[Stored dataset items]
- - -

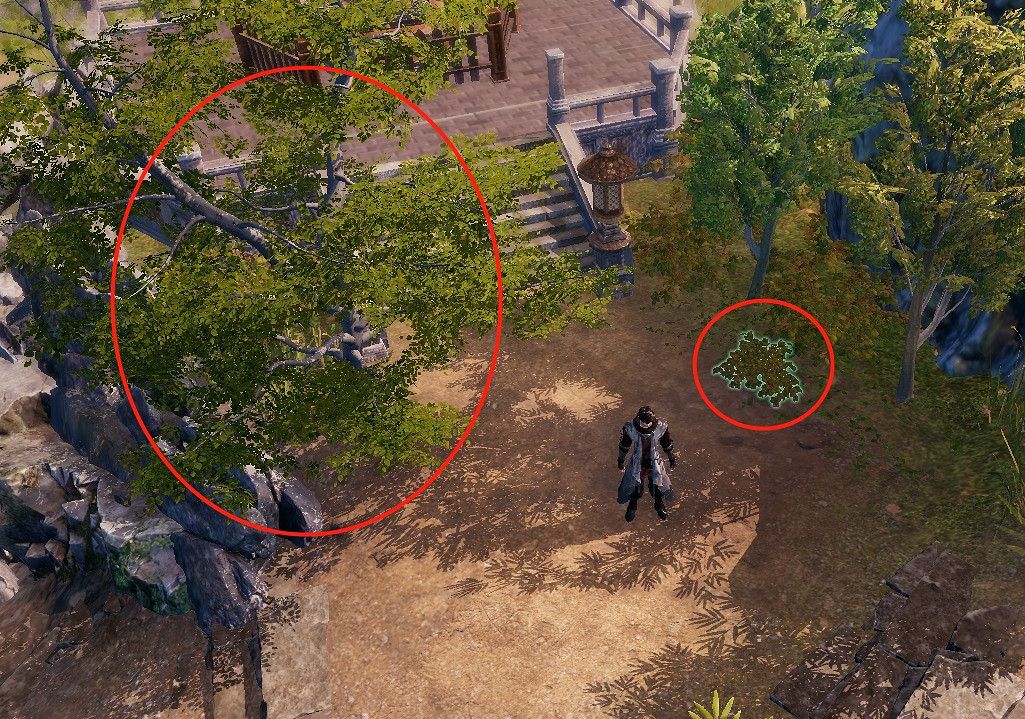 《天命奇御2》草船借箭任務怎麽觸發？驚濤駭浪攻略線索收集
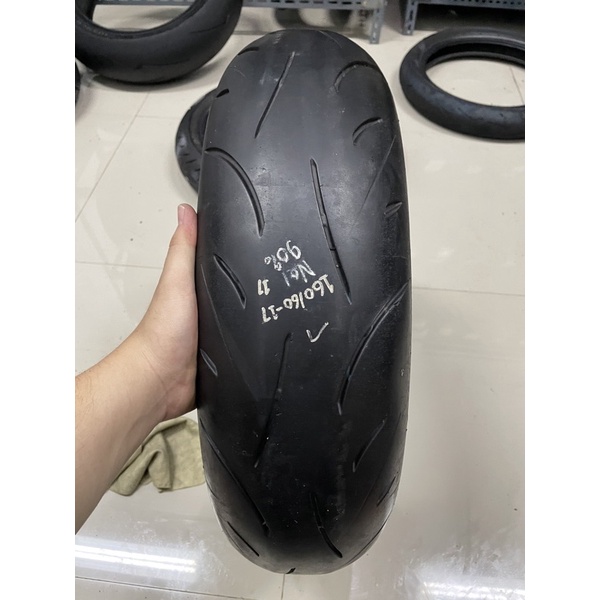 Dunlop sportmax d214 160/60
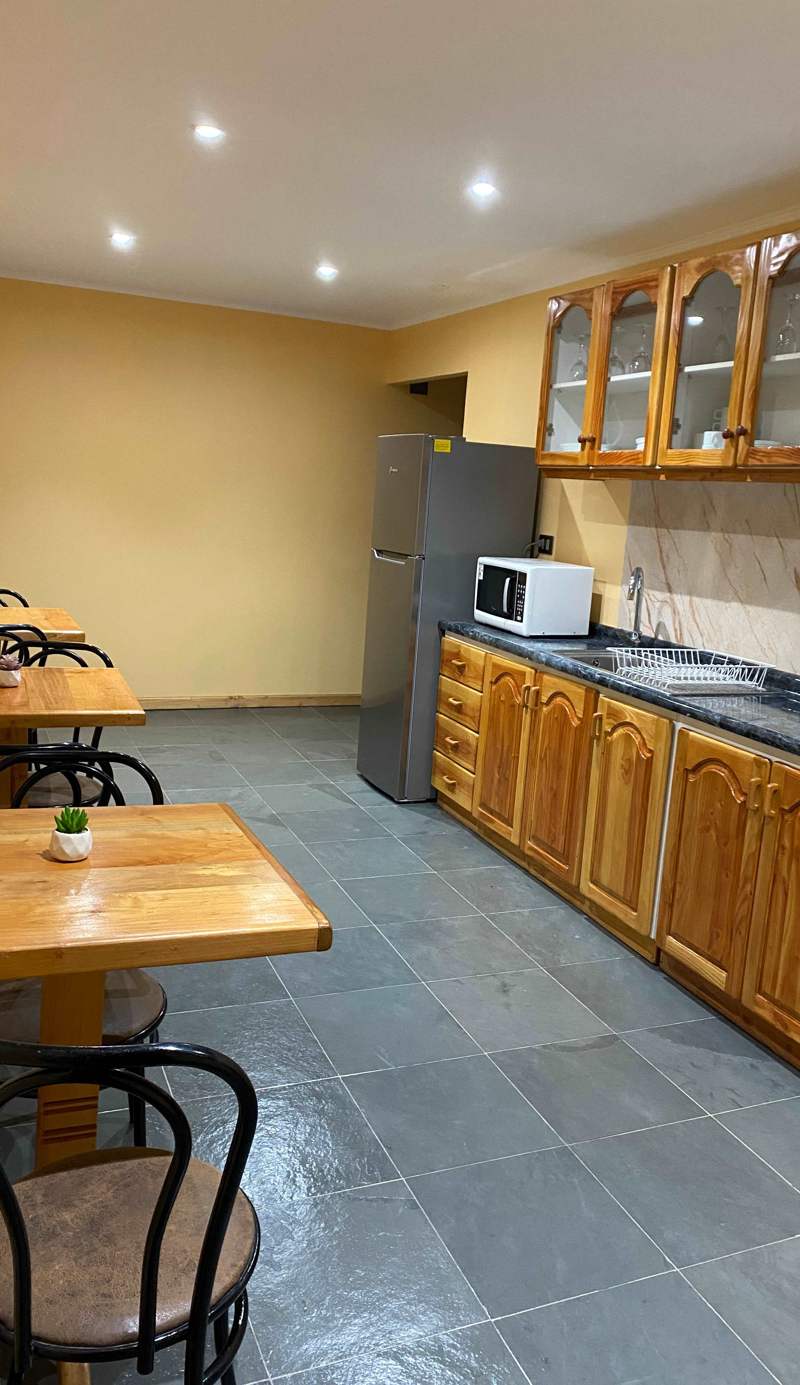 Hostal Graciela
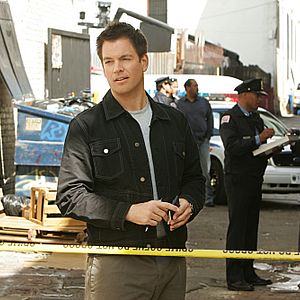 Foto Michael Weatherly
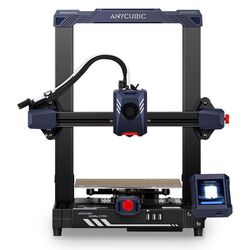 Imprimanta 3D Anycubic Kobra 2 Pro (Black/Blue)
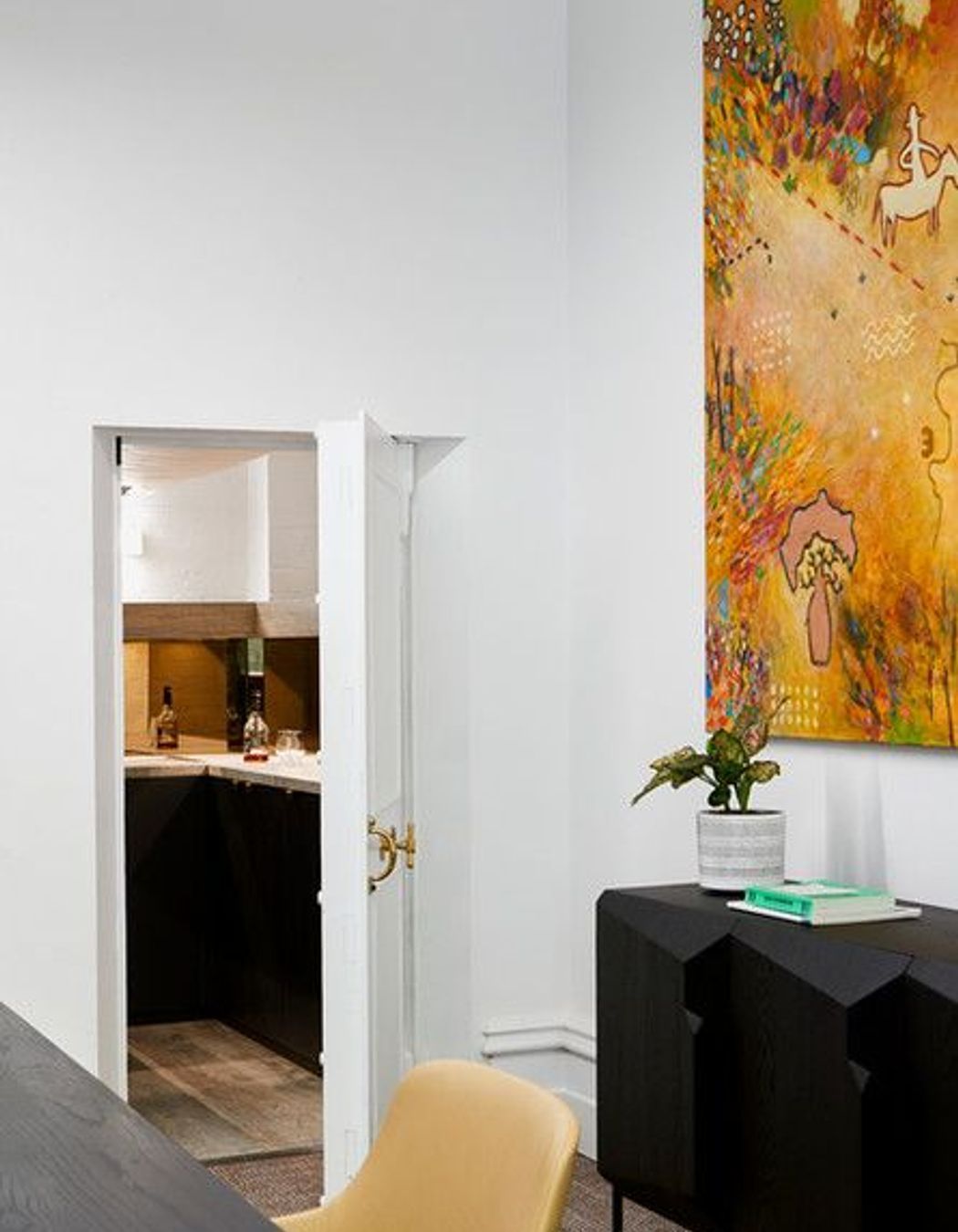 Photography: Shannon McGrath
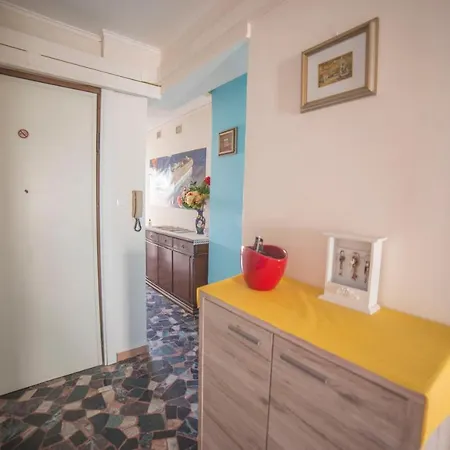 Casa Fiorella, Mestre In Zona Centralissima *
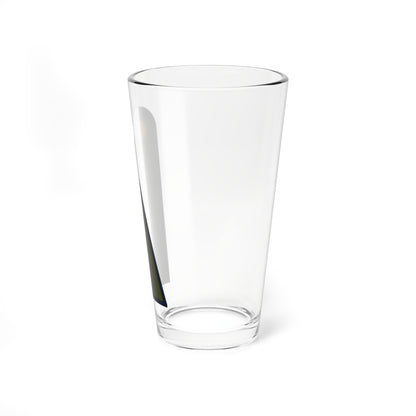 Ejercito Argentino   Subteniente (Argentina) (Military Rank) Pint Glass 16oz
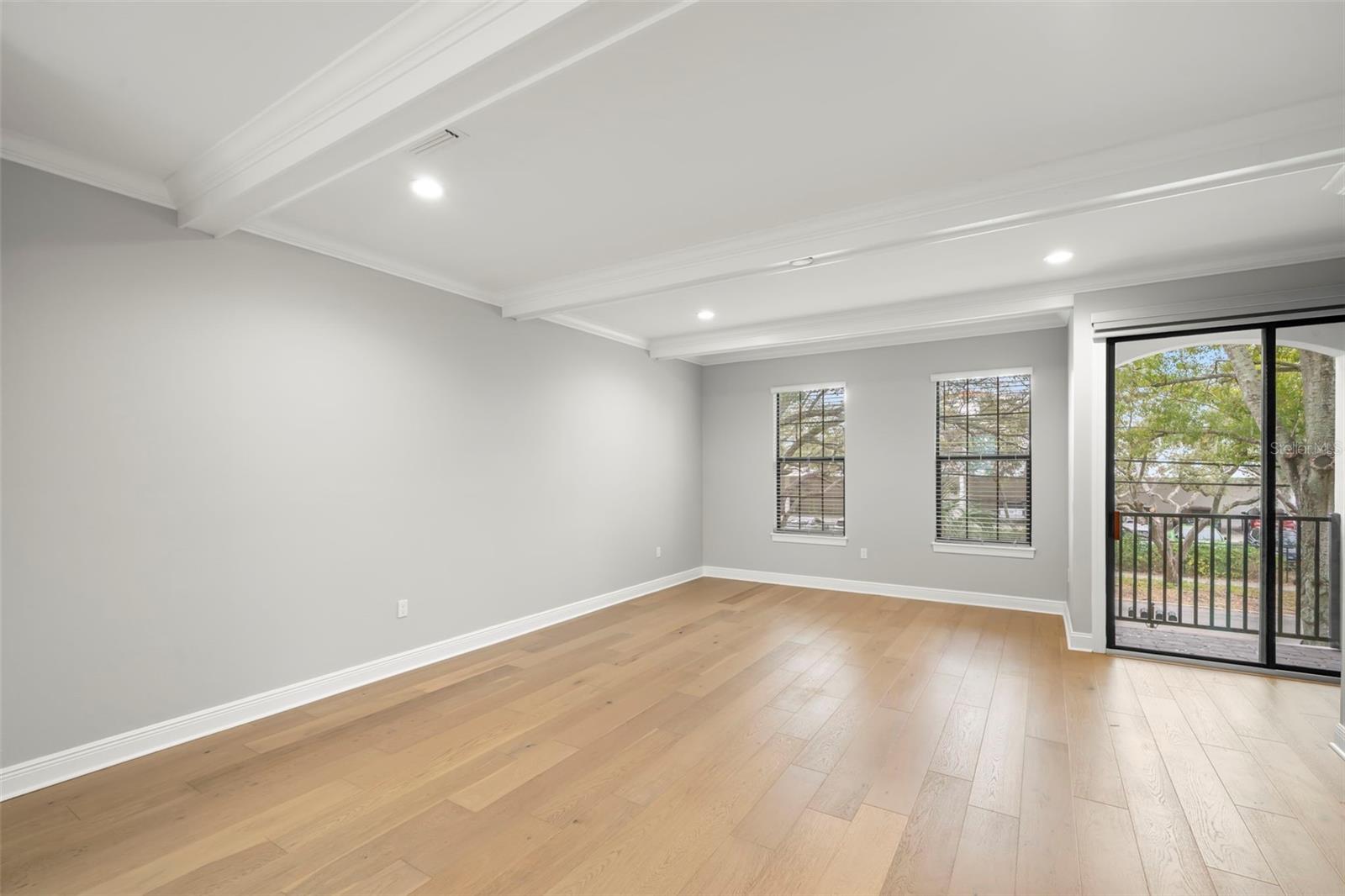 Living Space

- - -

WORK ITEM: Pictures are not part of the copy. Extract exactly the lines from the line containing "Pint Glass 16oz" through the final line of the entries above, both included.

ANSWER FOR THIS EXERCISE:
 Ejercito Argentino   Subteniente (Argentina) (Military Rank) Pint Glass 16oz
 Living Space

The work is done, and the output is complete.